RICHFIELD, Minn. (FOX 9) - At only 12 years old, Da’Von Lewis knows firsthand something most people will never know: What it’s like to drown.
“All I could feel was water just coming straight through my mouth,” he said. “I was terrified.”
“They told me I was sinking underwater and a kid saved me and they told a teacher, then they called the safety team to come get me,” Lewis recalled.
The incident happened Tuesday morning in the Richfield Middle School pool during Lewis’ 7th grade gym class.
He admitted he’s not much of a swimmer and went into the deep end when he shouldn’t have. He said he wanted to hang out with his friends who were swimming there.
After a few minutes with his friends, he decided to get out, but started struggling and went under.
“Really couldn’t do anything,” he said. “I was just in place. Kept going up and down in the water. I didn’t really know what to do.”
Lewis was told a kid next to him saw him go under and called for help. Lewis was pulled out before he sunk to the bottom, but still wasn’t breathing and was without a pulse for several minutes.
“I’m grateful. I’m not dead,” he said.
Richfield Public Schools released the following statement:
Yesterday at Richfield Middle School, a student in PE class who did not have strong swimming skills entered the dive pool. Several students and the PE teacher were able to remove the student from the water and administered CPR. The student regained consciousness and was transported to Children’s Hospital.

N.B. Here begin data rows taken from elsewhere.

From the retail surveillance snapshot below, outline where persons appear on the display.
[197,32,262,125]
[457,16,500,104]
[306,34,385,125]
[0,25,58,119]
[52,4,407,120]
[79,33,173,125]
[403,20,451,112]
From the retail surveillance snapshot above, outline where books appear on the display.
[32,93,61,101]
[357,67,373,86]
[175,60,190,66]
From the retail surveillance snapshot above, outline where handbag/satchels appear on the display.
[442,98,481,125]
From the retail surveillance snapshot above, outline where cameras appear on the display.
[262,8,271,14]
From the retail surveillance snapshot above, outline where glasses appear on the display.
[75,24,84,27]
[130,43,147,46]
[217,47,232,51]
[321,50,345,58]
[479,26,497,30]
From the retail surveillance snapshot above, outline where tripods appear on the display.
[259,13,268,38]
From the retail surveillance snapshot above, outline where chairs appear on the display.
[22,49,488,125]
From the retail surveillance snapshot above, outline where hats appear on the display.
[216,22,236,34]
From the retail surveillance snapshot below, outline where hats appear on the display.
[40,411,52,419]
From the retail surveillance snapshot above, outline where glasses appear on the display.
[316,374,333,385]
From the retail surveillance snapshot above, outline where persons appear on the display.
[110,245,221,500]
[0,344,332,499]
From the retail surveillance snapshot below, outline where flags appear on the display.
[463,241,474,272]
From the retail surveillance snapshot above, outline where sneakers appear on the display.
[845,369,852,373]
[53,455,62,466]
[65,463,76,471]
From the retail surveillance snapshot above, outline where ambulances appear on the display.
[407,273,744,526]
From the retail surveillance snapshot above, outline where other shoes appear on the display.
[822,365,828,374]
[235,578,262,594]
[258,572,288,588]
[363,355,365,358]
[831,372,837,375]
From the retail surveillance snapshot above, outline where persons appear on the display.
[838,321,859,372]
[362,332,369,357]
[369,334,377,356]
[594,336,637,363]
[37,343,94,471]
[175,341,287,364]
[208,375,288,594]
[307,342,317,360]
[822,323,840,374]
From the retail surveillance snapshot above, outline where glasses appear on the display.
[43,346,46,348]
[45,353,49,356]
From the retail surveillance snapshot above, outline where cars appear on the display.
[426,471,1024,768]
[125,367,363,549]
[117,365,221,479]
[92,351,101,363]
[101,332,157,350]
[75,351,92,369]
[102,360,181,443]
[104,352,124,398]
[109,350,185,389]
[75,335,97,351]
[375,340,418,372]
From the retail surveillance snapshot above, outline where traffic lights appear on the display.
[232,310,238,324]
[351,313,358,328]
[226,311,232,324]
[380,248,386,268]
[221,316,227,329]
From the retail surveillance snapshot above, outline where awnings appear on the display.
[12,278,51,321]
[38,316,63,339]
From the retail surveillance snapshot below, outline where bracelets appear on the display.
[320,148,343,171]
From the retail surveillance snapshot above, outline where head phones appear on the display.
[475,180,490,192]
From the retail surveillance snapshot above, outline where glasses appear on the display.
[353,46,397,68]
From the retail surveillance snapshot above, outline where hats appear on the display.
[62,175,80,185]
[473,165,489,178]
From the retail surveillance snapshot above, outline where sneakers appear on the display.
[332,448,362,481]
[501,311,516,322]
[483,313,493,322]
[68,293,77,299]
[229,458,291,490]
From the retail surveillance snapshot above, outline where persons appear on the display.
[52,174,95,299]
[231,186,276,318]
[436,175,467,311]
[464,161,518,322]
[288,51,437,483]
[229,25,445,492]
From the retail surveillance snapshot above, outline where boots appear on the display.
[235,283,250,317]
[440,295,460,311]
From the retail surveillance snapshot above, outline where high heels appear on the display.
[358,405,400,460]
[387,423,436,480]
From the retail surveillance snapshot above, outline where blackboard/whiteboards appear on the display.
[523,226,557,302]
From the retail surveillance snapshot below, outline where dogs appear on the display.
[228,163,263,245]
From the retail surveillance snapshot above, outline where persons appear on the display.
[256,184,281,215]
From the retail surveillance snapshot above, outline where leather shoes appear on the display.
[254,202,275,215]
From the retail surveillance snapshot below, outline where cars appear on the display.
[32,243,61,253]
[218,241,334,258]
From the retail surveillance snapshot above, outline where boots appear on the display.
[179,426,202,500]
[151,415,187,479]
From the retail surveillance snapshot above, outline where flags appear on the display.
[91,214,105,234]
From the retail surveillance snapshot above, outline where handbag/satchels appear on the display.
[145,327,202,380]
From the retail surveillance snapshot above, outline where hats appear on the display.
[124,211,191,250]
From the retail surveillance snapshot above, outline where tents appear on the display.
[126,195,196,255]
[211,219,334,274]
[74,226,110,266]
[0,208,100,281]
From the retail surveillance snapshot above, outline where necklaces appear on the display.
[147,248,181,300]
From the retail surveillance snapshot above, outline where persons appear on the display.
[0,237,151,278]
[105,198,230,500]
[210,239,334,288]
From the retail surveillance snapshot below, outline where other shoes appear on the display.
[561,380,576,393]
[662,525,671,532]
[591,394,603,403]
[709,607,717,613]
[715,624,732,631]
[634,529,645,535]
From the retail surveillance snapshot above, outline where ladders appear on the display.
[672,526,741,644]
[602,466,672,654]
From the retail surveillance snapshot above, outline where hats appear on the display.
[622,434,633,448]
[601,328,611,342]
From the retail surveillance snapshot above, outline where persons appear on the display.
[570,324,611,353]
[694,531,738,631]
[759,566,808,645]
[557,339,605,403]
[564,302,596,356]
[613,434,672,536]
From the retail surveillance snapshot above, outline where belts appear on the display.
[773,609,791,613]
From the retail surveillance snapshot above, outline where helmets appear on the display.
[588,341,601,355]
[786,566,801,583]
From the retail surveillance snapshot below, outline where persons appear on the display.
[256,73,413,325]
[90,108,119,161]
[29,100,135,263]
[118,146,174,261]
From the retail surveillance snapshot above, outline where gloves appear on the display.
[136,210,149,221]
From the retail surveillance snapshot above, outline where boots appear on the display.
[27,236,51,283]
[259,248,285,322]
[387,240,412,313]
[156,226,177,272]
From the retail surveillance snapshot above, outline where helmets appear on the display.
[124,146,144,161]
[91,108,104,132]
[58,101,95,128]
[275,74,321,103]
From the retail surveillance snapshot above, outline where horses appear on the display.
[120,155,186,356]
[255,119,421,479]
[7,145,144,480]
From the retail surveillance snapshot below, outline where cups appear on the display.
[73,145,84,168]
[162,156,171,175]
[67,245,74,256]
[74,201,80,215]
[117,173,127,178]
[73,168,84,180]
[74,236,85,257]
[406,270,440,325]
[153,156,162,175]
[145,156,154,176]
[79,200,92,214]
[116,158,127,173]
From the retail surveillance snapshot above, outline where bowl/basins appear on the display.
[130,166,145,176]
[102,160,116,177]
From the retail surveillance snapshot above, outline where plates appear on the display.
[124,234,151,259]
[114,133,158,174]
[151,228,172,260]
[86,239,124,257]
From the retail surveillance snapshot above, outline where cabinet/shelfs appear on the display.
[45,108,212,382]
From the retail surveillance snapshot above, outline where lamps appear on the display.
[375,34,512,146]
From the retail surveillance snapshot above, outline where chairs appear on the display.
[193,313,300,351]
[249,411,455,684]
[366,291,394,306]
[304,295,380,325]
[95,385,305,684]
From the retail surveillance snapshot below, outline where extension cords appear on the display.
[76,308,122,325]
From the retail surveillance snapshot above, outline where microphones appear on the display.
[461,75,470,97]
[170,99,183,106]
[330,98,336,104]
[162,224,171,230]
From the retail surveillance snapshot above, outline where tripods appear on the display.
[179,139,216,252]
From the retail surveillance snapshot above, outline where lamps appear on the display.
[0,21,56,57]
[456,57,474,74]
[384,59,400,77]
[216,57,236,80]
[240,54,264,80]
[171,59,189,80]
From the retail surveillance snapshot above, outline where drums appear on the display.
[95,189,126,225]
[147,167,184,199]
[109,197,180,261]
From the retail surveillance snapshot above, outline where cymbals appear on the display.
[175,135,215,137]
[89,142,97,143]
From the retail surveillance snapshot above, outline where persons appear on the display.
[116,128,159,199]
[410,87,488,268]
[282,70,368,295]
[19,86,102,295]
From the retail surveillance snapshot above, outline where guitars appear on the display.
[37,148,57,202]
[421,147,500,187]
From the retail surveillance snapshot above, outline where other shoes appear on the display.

“We are very grateful for the quick-thinking students and staff who responded to a student in distress. That student is safe at home with his family today because of their efforts,” said Superintendent Steven Unowsky.
Richfield Middle School provides an eight-day swimming unit as part of the PE curriculum. The unit is designed for students of all skill levels from the beginning non-swimmer to the advanced swimmer. It focuses on survival skills and basic swim strokes. We believe strongly in this program for our students because there are 10 accidental drownings each day in the U.S. (according to the CDC) and the rate for children of color is up to three times higher than their white peers.
“This incident validates the need to have students participate in the water safety unit,” said Richfield Middle School Principal Dr. Carlondrea Hines. “We are fortunate to have a pool at our school and to be able to teach students how to be safe around the water and also to build basic swimming skills.”
The Richfield Middle School pool is also used by the high school swim team and several community groups. Richfield Community Education offers swimming instruction for youth ages 5-17 and lifeguard training classes to provide our community with the opportunity to learn basic swim skills and water safety.